> [Required action] Filter the records, keeping every line that has the string "Tanzania".

# # # # #

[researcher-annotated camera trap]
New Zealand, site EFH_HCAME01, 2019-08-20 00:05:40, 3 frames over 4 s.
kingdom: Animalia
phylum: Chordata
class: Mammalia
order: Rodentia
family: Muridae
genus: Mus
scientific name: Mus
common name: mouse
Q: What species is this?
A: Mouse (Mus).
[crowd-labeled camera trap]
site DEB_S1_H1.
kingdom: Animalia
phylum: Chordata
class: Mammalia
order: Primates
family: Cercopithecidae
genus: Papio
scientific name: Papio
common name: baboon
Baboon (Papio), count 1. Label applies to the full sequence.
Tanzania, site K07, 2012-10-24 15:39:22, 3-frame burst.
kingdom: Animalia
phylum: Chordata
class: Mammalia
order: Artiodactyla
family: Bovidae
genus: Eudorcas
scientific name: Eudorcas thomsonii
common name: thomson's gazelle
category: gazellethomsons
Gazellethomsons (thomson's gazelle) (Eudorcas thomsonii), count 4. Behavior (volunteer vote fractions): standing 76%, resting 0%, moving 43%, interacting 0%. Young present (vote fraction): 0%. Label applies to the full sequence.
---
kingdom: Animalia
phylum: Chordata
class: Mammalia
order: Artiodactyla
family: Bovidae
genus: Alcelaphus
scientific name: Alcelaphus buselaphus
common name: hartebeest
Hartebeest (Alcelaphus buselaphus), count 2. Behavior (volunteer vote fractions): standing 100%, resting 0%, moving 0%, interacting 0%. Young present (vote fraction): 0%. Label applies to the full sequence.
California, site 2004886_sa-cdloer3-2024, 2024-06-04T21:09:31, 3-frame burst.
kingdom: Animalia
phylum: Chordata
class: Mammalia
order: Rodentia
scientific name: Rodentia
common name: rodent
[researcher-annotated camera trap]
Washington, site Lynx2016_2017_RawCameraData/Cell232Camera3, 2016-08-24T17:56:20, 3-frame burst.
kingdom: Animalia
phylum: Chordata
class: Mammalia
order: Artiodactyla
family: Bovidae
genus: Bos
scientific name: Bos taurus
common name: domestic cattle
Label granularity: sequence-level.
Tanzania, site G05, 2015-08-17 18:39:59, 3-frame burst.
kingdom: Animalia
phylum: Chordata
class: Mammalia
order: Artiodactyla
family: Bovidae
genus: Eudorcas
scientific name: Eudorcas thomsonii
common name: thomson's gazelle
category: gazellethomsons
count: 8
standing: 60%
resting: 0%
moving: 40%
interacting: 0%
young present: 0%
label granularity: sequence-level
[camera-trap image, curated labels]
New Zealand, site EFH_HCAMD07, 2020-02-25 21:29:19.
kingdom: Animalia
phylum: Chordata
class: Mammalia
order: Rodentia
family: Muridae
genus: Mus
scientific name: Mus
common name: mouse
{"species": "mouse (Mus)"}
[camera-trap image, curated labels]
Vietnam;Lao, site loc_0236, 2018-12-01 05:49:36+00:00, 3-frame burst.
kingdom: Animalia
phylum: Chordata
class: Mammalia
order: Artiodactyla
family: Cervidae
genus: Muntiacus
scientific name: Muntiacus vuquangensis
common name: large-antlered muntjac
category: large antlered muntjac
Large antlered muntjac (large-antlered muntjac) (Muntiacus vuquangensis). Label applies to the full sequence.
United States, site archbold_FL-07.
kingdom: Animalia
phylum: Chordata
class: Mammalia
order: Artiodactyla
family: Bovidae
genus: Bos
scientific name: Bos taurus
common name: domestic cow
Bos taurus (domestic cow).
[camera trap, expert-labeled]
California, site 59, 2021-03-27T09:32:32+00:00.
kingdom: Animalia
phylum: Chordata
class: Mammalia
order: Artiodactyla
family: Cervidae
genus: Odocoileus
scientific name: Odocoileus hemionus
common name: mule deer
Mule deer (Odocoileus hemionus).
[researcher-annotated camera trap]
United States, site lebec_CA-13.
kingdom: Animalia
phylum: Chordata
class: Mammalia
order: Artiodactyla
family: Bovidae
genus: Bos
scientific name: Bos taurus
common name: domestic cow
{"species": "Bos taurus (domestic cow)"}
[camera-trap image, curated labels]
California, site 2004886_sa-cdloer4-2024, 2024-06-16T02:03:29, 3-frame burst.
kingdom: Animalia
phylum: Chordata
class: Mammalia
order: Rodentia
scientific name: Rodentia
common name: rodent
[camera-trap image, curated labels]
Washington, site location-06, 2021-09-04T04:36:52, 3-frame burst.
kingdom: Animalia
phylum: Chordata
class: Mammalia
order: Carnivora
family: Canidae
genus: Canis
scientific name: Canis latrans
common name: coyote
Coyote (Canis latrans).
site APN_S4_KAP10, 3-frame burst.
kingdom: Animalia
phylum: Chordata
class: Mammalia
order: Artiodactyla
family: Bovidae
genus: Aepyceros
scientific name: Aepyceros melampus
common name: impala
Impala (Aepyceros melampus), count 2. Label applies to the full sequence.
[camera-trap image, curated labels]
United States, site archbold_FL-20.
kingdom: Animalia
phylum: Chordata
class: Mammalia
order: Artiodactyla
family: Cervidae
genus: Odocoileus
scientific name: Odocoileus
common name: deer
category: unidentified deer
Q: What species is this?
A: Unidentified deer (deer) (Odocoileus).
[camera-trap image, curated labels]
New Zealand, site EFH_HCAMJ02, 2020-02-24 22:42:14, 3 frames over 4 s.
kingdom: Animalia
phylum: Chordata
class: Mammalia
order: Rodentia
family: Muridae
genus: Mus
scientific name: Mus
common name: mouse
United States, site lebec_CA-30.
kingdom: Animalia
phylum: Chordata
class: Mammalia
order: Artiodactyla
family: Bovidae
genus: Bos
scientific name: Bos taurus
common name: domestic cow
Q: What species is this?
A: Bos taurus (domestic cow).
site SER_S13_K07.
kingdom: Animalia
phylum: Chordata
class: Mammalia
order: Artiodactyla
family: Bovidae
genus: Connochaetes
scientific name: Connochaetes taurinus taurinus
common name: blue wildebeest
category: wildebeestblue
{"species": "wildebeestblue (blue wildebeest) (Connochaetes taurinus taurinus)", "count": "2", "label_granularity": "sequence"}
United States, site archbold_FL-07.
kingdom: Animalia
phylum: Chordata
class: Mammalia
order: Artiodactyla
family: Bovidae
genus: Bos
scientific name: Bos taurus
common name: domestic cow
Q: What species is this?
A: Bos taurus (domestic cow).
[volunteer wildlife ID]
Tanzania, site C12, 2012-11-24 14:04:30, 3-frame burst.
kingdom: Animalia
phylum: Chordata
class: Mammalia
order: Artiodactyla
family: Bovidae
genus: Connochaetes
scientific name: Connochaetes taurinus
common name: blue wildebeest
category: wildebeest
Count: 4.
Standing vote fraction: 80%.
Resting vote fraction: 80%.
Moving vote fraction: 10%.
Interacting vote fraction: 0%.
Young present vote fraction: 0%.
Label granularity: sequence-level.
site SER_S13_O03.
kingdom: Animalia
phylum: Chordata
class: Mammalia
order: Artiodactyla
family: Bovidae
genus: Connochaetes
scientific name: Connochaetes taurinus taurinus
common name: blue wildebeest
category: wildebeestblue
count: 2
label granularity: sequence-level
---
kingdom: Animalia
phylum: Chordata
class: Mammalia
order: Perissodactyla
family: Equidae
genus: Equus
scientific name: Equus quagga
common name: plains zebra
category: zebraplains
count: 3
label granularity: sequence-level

# # # # #

> [Expected output]
Tanzania, site K07, 2012-10-24 15:39:22, 3-frame burst.
Tanzania, site G05, 2015-08-17 18:39:59, 3-frame burst.
Tanzania, site C12, 2012-11-24 14:04:30, 3-frame burst.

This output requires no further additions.